There are five main types of flame detectors: Ultraviolet (UV,) infrared (IR,) (UV/IR,) multi-spectrum IR (MSIR,) and visual flame imaging detectors.
UV detectors, which use UV sensors, possess outstanding sensitivity at short distances but have limited medium-range detection abilities. Suitable for facilities with hazards such as halogen fires, they are sensitive to electrical discharges, so are best suited to indoor use.
IR detectors use thermal imaging cameras but can be triggered by hot surfaces and gases that are not related to fire. UV/IR detectors integrate both UV and IR sensors which operate separately but in tandem, overcoming the limitations of both detection systems. 1
MSIR detectors use a large range of IR wavelengths to distinguish between flame- and non-flame radiation sources. Possessing a good outdoor and indoor range of around 200 feet, they are unlikely to cause false alarms. Finally, visual flame imaging flame detectors differ from UV and IR detectors as they use charged couple device (CCD) sensors.
CCD sensors help these detectors process live video, determining the shape and size of a fire, and providing information on fire hazards which can then be acted upon by the fire alarm or suppression system. However, they cannot detect invisible fires such as hydrogen fires, which can put them at a disadvantage compared to other types of sensor-based system depending on the type of fire.

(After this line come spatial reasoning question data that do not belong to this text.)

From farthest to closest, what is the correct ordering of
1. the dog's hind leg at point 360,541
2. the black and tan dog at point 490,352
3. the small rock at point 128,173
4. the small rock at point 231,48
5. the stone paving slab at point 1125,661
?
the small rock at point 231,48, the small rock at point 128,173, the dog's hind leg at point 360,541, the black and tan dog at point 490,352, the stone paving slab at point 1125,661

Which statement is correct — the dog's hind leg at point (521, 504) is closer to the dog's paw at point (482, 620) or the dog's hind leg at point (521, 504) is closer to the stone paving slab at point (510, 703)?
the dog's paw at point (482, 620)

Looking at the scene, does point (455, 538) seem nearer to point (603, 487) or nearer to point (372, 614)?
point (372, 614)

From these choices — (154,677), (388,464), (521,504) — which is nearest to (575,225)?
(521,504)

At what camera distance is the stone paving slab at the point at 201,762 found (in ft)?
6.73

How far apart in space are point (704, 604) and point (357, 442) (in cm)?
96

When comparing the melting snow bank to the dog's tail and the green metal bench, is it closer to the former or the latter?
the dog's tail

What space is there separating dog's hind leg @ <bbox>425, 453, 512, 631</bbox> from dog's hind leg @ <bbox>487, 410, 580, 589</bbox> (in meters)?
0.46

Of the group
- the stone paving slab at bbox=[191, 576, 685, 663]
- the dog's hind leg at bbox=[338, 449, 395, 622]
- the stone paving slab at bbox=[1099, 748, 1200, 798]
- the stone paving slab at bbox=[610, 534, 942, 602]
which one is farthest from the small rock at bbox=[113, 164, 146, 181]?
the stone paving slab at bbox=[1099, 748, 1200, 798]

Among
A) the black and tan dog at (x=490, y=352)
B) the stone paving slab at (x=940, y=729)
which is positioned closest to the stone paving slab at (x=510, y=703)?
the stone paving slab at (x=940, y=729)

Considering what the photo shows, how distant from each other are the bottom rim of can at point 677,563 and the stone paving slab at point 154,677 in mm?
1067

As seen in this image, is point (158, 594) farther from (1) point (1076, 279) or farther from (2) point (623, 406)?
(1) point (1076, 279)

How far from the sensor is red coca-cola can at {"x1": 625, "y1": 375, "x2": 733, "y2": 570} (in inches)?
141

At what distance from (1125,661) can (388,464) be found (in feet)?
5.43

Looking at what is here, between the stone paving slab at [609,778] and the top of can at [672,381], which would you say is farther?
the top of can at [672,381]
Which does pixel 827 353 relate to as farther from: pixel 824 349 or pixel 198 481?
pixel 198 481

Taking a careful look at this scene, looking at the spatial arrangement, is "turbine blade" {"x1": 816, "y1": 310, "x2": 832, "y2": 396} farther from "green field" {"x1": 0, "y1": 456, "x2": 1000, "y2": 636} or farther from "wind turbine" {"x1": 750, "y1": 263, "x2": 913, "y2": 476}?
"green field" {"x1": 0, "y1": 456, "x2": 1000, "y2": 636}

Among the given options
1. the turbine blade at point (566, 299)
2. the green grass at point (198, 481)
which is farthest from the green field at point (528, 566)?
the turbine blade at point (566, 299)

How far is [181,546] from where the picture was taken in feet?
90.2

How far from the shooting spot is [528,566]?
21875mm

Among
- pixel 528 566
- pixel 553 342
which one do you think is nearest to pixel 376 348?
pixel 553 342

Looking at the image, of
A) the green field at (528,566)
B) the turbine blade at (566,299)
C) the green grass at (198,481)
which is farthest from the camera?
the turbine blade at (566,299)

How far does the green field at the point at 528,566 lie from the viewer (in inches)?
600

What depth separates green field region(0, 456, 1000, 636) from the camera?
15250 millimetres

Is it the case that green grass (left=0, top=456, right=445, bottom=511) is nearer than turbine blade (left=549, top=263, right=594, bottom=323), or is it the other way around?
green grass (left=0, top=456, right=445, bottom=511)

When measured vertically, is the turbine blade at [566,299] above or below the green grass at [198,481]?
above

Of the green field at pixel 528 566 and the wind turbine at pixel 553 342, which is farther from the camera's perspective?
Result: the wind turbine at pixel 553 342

Innovations in Flame Detection Sensor Technology
Like any sector, innovation is key to improving the response time, speed, and efficiency of flame detectors and flame detection sensors. One innovative system, Spyglass, is a solution to the limitations of conventional flame detectors from Teledyne Gas & Flame Detection, a Texas-based company.
Intended for use primarily in hazardous industrial environments, offshore rigs, and battery storage plants, the Spyglass product range is a series of optical flame detectors designed with response time in mind. The company has stated that the Spyglass family has the best response time on the market today.
Spyglass incorporates both UV/IR and multi-infrared technology. This second technology utilizes three IR detectors, with one detecting the flame whilst the other two identify any background. The system uses advanced algorithms to determine whether a fire is actually occurring, thereby avoiding false alarms. 3
Other innovations in this area have resulted in a growing number of different sensors currently being utilized in flame detectors. These include fuse-element sensors, fiber optics, IR cameras, thermocouples, thermopiles, sound wave-based sensors, and graphene oxide-coated materials, paper, and aerogels. 4
Graphene oxide (GO) reduces to graphene (rGO) when exposed to high temperatures or fire. This causes a change in the electrical conductivity of any coated combustible substances, facilitating the production of promising fire and flame detection sensors.
Applications and Advantages of Innovative Flame Detection Sensors
Flame detection is a crucial part of fire safety and suppression systems, with innovative sensors central to the capabilities of these systems. Historically, fire detection was down to workers or residents raising the alarm: automation has largely overtaken this role, significantly and profoundly impacting safety.
Innovative sensors in recent years have entered the market, and whilst they have some limitations, have improved upon conventional systems such as UV and IR detectors.
However, potentially revolutionary sensors such as GO-coated material-based systems still have some challenges to iron out before they can be fully commercialized. Additionally, they may be more expensive than established options.
Despite the challenges associated with this evolving field of health and safety innovation, new and emerging technologies have better performance and responsiveness to flames and fires, providing earlier detection and reducing the instances of false alarms within homes, workplaces, and challenging hazardous industrial environments.